A First for TDK: ISO Certification for Software

An ISO certification journey for a manufacturing company is different from that of a pure software company. The differences are of such an extent that there is a separate software specific guideline for software companies trying to get ISO9001 certification. However, this software specific guideline ISO90003 is only the first step. A Software Development Life Cycle (SDLC) requires guidance from IEEE12207, and software reliability consideration requires information from IEEE1633. In short, to achieve ISO9001 certification, guidance from other international standards are needed as well.  

ISO9001 is the basic quality standard designed to fit any type of business. It is customer focused, meaning that customer satisfaction is the goal which is achieved via quality improvement. Most other standards use ISO9001 as the starting point. ISO9001 promotes a process approach and risk-based thinking. Every important aspect for a successful business is defined as a process which follows the Plan-Do-Check-Act (PDCA) principle and the interactions of all these processes is collectively defined as the QMS.

Started with ISO90003

When implementing a QMS for Software, it is recommended to start with ISO90003. The most important processes for a software business are centered around the SDLC  process, support and maintenance process, monitoring and measurement process, and recall process. All of these processes are significantly different than their counterparts in manufacturing. For example, there are many ways to implement the SDLC process depending on the needs of the software business. The Waterfall method aligns best with manufacturing, however, the majority of software development organizations use Agile.

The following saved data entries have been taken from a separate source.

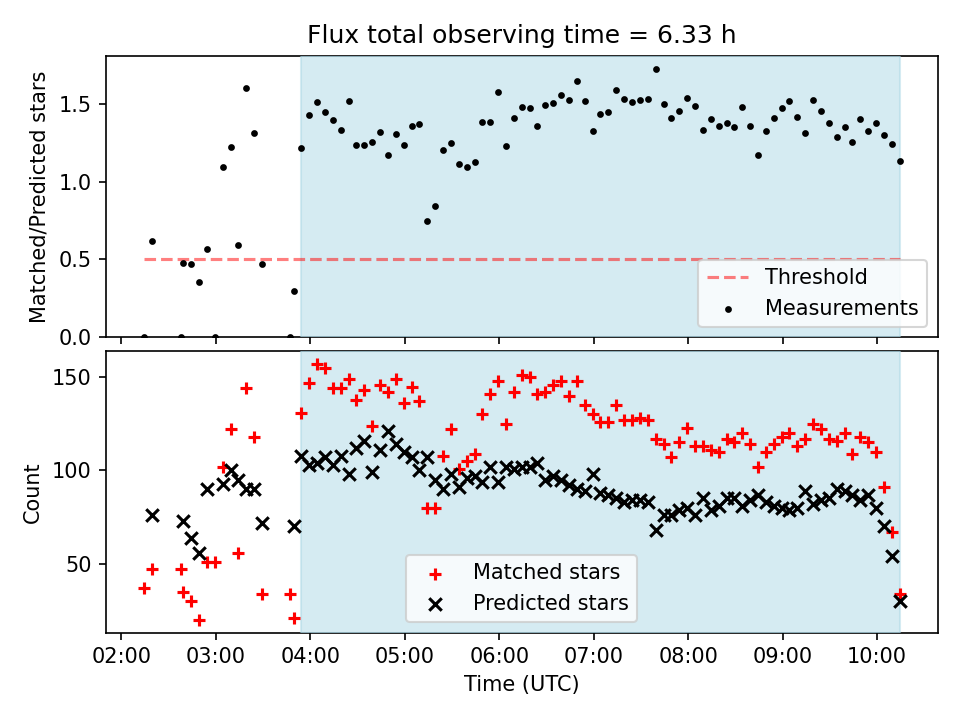 Flux total observing time = 6.33 h

Matched/Predicted stars

1.5
1.0
0.5
0.0

Threshold
Measurements

Count

150
100
50

Matched stars
Predicted stars

02:00 03:00 04:00 05:00 06:00 07:00 08:00 09:00 10:00

Time (UTC)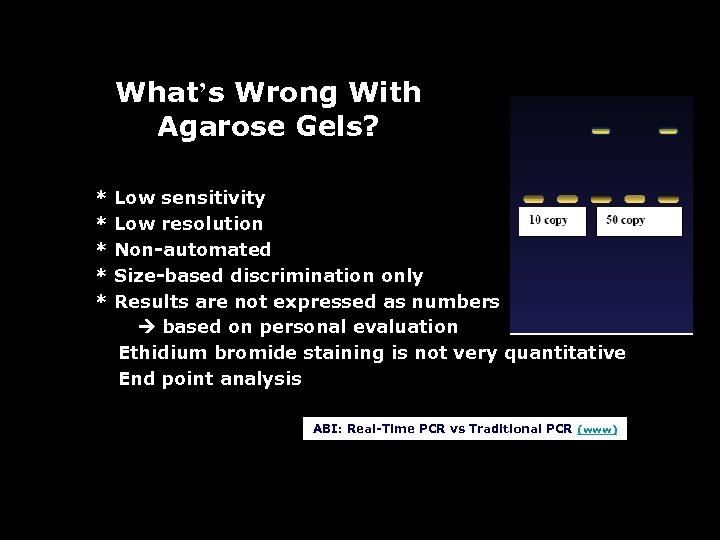 What's Wrong With Agarose Gels?

* Low sensitivity
* Low resolution
* Non-automated
* Size-based discrimination only
* Results are not expressed as numbers
→ based on personal evaluation
Ethidium bromide staining is not very quantitative
End point analysis

10 copy

50 copy

ABI: Real-Time PCR vs Traditional PCR (www)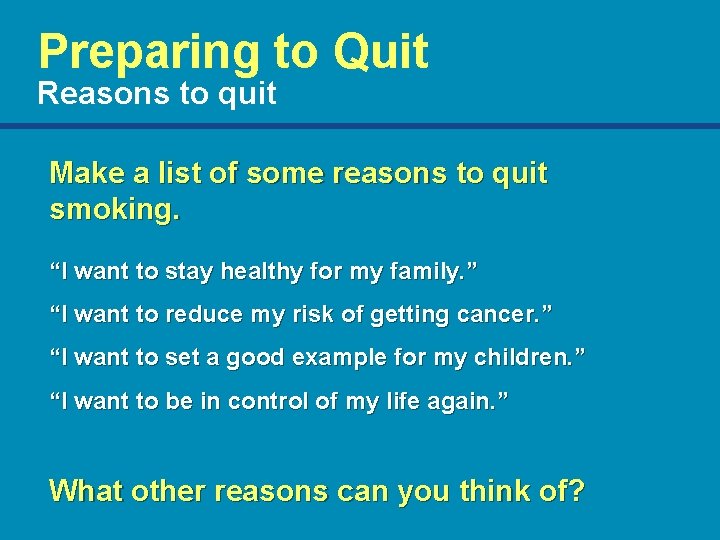 Preparing to Quit
Reasons to quit

Make a list of some reasons to quit smoking.

“I want to stay healthy for my family.”

“I want to reduce my risk of getting cancer.”

“I want to set a good example for my children.”

“I want to be in control of my life again.”

What other reasons can you think of?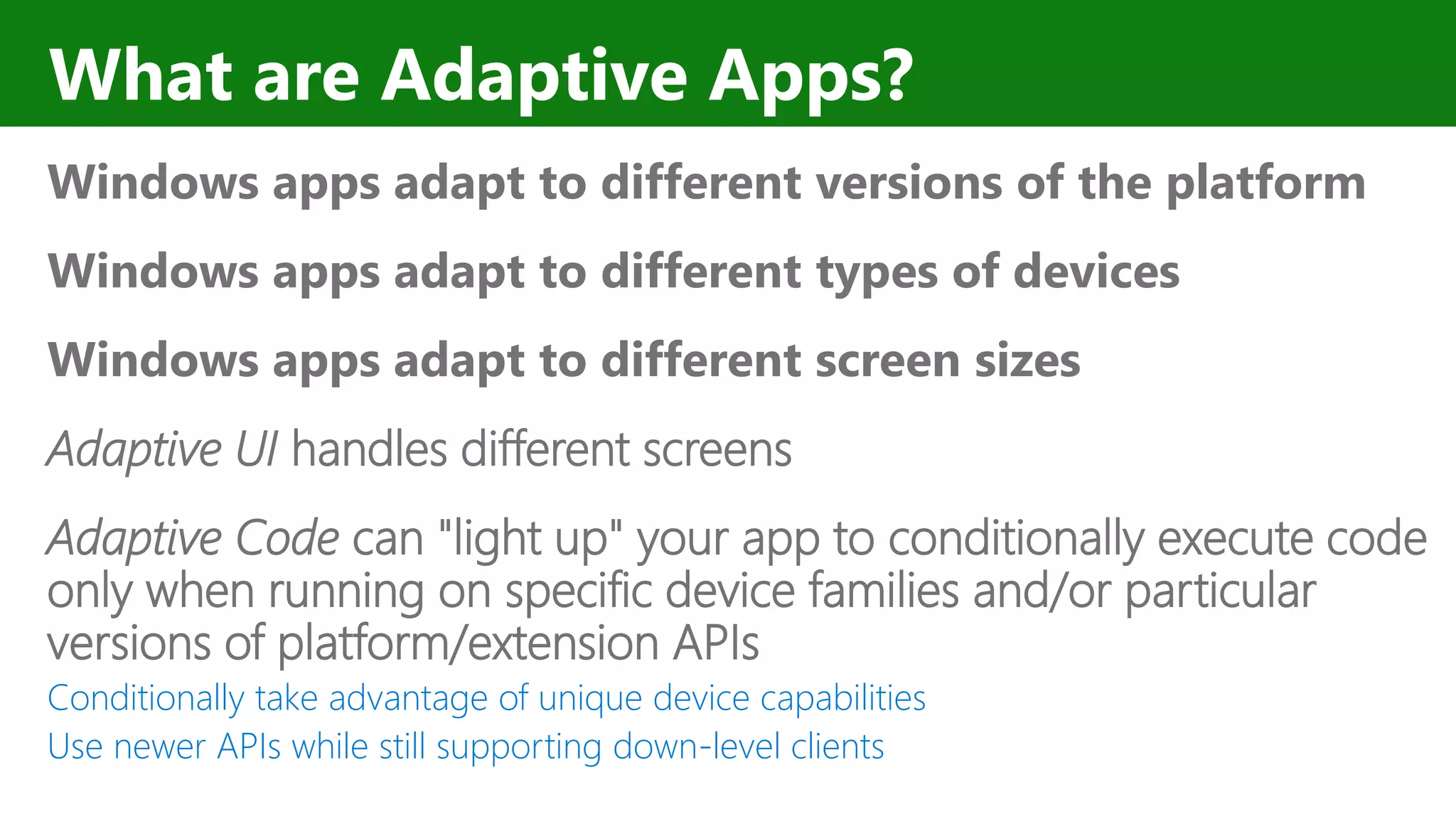 What are Adaptive Apps?

Windows apps adapt to different versions of the platform

Windows apps adapt to different types of devices

Windows apps adapt to different screen sizes

Adaptive UI handles different screens

Adaptive Code can "light up" your app to conditionally execute code only when running on specific device families and/or particular versions of platform/extension APIs

Conditionally take advantage of unique device capabilities

Use newer APIs while still supporting down-level clients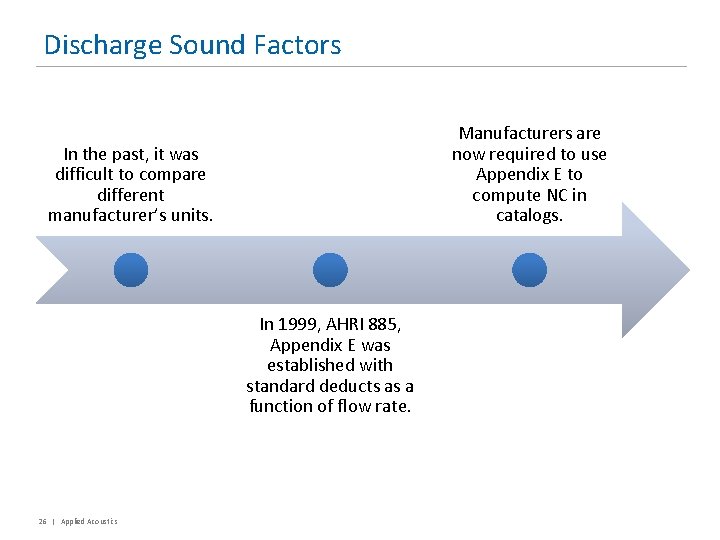 Discharge Sound Factors

In the past, it was difficult to compare different manufacturer's units.

In 1999, AHRI 885, Appendix E was established with standard deducts as a function of flow rate.

Manufacturers are now required to use Appendix E to compute NC in catalogs.

26 | Applied Acoustics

Software Failure Modes and Effects Analysis (SFMEA)

Software Failure Modes and Effects Analysis (SFMEA) is an important risk assessment and management tool. The principle is the same as its manufacturing counterpart, the Failure Modes and Effects Analysis (FMEA), however, the implementation is different. For example, there is no failure mode related to wear and tear when it comes to software. However, software failures and design flaws do exist, and the consequences can be devastating, such as the case of recent airline crashes.

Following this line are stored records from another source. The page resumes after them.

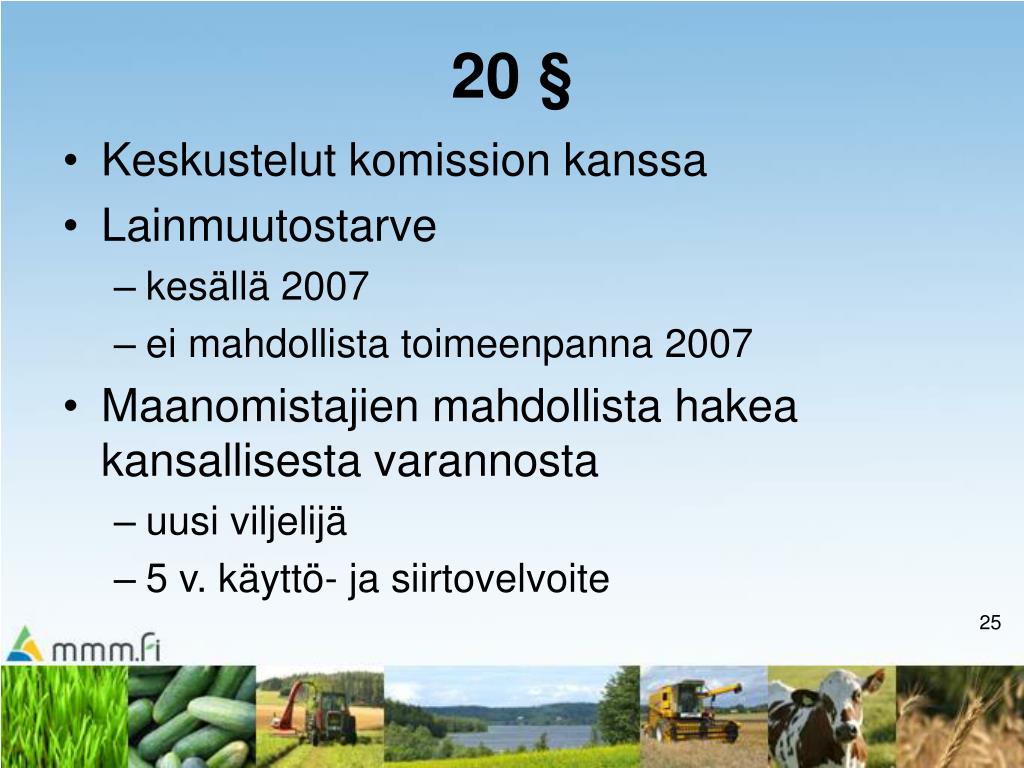 20 §

• Keskustelut komission kanssa
• Lainmuutostarve
– kesällä 2007
– ei mahdollista toimeenpanna 2007
• Maanomistajien mahdollista hakea kansallisesta varannosta
– uusi viljelijä
– 5 v. käyttö- ja siirtovelvoite

25

mmm.fi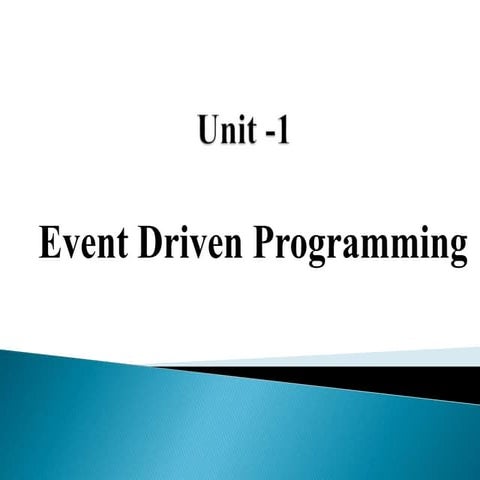 Unit -1

Event Driven Programming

Support/Maintenance & Monitoring/Measurement

“Support and Maintenance” is an important process that needs to be defined for a software business. This process includes answering questions such as how the customer requests will be handled, who will be responsible for what works, what will constitute a release, what must be checked for a release, and how the process’s success will be measured.

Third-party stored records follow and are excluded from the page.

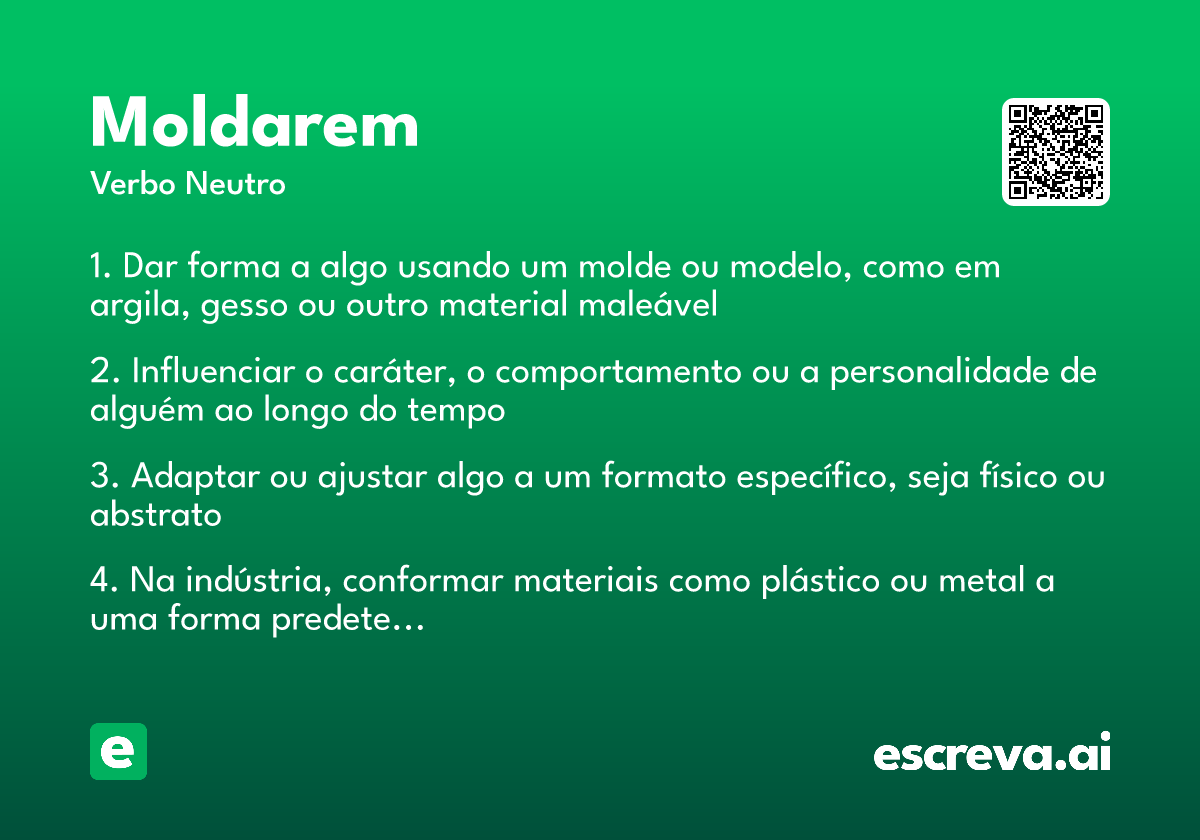 Moldarem
Verbo Neutro

1. Dar forma a algo usando um molde ou modelo, como em argila, gesso ou outro material maleável

2. Influenciar o caráter, o comportamento ou a personalidade de alguém ao longo do tempo

3. Adaptar ou ajustar algo a um formato específico, seja físico ou abstrato

4. Na indústria, conformar materiais como plástico ou metal a uma forma predete...

e

escreva.ai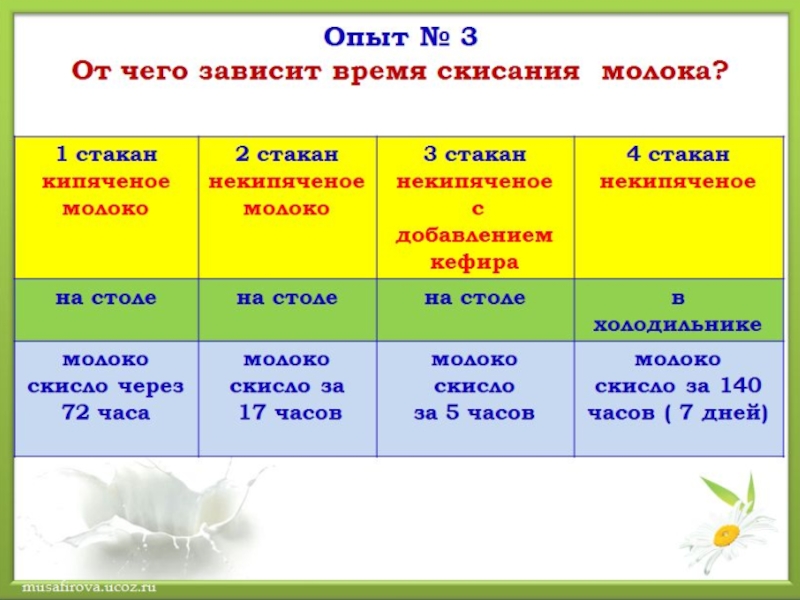 Опыт № 3
От чего зависит время скисания молока?

| 1 стакан кипяченое молоко | 2 стакан некипяченое молоко | 3 стакан некипяченое с добавлением кефира | 4 стакан некипяченое |
|---|---|---|---|
| на столе | на столе | на столе | в холодильнике |
| молоко скисло через 72 часа | молоко скисло за 17 часов | молоко скисло за 5 часов | молоко скисло за 140 часов ( 7 дней) |

musafirova.ucoz.ru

The monitoring and measurement process is also different from that of a manufacturing company. There is no lab measurement needed, but unit, sanity, smoke, regression, and feature testing are all required. The recall process is also different. A software recall can be downgrading the software to a stable bug-free version as compared to shipping a defective product back to the manufacturer.


All the needed processes to update the QMS for software were developed by April 1, 2021 and then staff started to adopt and implement the processes in their daily activities.  Internal audits started in June 2021 to find gaps in the process and/or implementation. Multiple internal audits were performed over the following months in preparation for an external audit.  In March 2022 we completed our certification audit and received our ISO 9001 certification. We were quite pleased to pass the external certification without any nonconformities or opportunities for improvements.